2. To view the log of a different computer, right-click Event Viewer (local). Select Connect to another computer, and fill in the fields to complete the Select Computer dialog box.
3. In Event Viewer, open the Applications and Services Logs.
4. Select AD FS, then select Admin.
5. To view more information about an event, double-click the event.

SAML request is not signed with expected signature algorithm event

This error indicates that the SAML request sent by Azure AD B2C is not signed with the expected signature algorithm configured in AD FS. For example, the SAML request is signed with the signature algorithm rsa-sha256, but the expected signature algorithm is rsa-sha1. To fix this issue, make sure both Azure AD B2C and AD FS are configured with the same signature algorithm.
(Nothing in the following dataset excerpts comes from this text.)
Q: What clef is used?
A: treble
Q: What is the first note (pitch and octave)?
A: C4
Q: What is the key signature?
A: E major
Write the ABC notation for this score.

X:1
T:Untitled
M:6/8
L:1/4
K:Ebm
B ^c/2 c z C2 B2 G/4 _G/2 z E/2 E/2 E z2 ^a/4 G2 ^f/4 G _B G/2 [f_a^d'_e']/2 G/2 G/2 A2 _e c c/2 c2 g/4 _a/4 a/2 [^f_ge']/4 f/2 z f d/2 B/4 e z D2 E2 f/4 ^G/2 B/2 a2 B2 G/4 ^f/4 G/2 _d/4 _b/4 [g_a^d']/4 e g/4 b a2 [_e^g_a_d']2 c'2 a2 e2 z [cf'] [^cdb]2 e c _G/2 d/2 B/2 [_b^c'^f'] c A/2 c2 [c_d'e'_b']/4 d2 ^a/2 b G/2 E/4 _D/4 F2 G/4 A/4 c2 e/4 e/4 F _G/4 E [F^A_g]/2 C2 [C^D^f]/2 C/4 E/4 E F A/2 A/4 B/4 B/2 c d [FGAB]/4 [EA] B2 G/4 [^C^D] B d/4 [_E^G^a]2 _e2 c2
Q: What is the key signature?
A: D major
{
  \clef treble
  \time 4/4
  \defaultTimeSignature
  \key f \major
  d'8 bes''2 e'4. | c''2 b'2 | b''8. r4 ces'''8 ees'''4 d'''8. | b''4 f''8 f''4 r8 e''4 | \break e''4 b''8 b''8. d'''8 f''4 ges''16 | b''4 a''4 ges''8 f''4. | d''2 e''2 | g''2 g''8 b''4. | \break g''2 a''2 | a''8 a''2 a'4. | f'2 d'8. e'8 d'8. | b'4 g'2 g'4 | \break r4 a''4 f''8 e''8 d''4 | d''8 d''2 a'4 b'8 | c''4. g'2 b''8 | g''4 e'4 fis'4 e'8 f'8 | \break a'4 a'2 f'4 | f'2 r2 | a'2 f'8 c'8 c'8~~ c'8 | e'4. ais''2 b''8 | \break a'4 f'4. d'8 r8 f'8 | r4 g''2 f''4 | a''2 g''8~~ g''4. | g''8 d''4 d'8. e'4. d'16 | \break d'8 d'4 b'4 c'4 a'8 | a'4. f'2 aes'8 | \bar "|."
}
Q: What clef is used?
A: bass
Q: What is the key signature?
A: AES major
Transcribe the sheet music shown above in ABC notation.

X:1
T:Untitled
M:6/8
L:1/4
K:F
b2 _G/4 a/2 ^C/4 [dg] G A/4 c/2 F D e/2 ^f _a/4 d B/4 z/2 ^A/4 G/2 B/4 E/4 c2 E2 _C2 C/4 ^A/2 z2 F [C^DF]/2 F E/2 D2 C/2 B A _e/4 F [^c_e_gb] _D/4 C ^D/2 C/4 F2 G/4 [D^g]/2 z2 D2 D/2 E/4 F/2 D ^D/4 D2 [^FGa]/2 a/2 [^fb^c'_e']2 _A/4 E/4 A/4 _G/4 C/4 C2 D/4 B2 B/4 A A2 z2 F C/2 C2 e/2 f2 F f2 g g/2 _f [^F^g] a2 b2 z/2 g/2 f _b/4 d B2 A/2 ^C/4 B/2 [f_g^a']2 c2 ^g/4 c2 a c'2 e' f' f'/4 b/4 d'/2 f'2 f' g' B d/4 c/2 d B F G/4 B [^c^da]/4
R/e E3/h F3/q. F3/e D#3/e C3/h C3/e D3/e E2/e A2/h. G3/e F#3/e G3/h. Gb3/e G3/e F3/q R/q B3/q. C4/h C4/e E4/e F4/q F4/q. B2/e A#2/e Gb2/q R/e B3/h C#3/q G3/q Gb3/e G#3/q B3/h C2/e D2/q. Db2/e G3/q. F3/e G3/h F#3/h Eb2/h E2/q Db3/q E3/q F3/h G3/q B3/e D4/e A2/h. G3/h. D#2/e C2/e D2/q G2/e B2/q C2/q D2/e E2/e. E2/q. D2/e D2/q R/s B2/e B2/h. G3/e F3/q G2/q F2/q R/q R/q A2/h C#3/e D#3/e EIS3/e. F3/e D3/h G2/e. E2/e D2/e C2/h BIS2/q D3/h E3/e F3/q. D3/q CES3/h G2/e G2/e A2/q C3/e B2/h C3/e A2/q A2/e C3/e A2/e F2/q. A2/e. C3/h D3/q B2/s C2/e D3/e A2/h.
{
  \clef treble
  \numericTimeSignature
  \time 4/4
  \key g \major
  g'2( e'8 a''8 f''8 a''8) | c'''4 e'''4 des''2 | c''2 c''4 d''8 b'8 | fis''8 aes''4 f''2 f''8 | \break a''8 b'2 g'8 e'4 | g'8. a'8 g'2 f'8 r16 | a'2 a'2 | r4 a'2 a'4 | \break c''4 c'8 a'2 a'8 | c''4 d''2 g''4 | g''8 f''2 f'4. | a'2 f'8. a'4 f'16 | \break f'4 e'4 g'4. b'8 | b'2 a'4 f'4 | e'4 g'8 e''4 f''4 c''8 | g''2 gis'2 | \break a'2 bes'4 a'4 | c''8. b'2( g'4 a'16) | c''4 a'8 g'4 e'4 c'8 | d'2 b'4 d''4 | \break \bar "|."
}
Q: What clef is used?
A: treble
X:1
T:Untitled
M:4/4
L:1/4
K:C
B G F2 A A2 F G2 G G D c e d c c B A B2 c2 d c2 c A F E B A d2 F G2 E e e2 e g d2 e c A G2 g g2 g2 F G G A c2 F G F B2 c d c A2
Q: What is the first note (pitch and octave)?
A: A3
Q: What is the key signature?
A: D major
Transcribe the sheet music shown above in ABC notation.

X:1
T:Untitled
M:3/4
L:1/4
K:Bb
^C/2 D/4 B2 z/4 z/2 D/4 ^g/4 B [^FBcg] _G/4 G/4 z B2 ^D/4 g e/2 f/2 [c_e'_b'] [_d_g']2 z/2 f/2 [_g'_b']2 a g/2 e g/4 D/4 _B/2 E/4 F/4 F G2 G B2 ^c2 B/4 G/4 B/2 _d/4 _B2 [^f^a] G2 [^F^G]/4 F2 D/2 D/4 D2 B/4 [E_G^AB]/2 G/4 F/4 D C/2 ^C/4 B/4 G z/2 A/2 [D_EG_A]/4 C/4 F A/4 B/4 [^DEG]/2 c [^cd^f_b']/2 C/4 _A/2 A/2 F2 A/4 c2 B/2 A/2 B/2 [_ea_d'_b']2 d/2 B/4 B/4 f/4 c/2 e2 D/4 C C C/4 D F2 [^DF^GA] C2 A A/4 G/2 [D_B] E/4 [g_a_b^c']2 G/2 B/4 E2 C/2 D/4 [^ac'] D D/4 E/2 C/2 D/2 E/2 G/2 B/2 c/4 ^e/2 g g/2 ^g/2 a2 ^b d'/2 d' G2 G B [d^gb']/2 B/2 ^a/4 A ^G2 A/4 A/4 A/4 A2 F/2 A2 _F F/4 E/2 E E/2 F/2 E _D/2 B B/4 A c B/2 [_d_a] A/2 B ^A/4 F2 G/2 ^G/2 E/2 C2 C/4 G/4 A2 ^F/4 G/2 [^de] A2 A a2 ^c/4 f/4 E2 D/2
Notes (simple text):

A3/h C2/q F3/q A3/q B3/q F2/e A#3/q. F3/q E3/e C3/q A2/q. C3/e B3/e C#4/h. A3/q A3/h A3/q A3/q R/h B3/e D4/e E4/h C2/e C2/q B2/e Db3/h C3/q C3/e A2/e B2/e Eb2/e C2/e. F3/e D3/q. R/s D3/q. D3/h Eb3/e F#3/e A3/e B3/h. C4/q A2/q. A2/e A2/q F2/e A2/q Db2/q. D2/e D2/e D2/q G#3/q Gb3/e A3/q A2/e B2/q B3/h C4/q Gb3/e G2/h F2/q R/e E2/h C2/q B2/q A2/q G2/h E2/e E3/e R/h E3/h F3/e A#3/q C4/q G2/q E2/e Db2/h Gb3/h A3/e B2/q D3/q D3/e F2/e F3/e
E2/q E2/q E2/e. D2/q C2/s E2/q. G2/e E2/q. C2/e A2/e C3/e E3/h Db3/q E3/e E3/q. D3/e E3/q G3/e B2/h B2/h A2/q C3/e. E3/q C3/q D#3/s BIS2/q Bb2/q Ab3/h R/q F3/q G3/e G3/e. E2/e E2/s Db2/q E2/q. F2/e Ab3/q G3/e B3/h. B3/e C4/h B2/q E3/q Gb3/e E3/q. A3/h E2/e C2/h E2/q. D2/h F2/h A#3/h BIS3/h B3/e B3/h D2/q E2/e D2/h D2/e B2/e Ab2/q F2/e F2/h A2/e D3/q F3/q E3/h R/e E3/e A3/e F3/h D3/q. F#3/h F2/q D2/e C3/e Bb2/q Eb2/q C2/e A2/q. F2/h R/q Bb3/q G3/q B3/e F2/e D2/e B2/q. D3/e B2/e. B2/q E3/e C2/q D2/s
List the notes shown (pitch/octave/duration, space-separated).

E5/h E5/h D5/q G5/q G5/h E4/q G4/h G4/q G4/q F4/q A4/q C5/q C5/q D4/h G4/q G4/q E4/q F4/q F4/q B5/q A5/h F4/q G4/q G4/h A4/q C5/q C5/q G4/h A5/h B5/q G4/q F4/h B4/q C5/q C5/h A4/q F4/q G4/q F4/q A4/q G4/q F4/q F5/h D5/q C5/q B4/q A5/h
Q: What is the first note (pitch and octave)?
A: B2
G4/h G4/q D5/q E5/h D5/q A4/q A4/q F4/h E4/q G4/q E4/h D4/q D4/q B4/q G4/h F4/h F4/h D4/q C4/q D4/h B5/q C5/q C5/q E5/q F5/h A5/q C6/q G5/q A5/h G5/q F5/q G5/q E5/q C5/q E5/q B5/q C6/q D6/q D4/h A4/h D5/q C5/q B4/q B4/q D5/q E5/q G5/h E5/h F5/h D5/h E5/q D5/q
Option 1: Set the signature algorithm in Azure AD B2C

You can configure how to sign the SAML request in Azure AD B2C. The XmlSignatureAlgorithm metadata controls the value of the SigAlg parameter (query string or post parameter) in the SAML request. The following example configures Azure AD B2C to use the rsa-sha256 signature algorithm.

<Metadata>
  <Item Key="WantsEncryptedAssertions">false</Item>
  <Item Key="PartnerEntity">https://your-AD-FS-domain/federationmetadata/2007-06/federationmetadata.xml</Item>
  <Item Key="XmlSignatureAlgorithm">Sha256</Item>
</Metadata>

Option 2: Set the signature algorithm in AD FS

Alternatively, you can configure the expected SAML request signature algorithm in AD FS.

1. In Server Manager, select Tools, and then select AD FS Management.
2. Select the Relying Party Trust you created earlier.
3. Select Properties, then select Advance
4. Configure the Secure hash algorithm, and select OK to save the changes.

The HTTP-Redirect request does not contain the required parameter 'Signature' for a signed request (AADB2C90168)

Option 1: Set the ResponsesSigned to false in Azure AD B2C

You can disable the requirement of signed message in Azure AD B2C. The following example configures Azure AD B2C to not require 'Signature' parameter for the signed request.

<Metadata>
  <Item Key="WantsEncryptedAssertions">false</Item>
  <Item Key="PartnerEntity">https://your-AD-FS-domain/federationmetadata/2007-06/federationmetadata.xml</Item>
  <Item Key="ResponsesSigned">false</Item>
</Metadata>

Option 2: Set the relying party in AD FS to sign both Message and Assertion

Alternatively, you can configure the relying party in AD FS as mentioned below:

1. Open PowerShell as Administrator and run Set-AdfsRelyingPartyTrust -TargetName <RP Name> -SamlResponseSignature MessageAndAssertion cmdlet to sign both Message and Assertion.
2. Run Set-AdfsRelyingPartyTrust -TargetName <RP Name> and confirm the SamlResponseSignature property is set as MessageAndAssertion.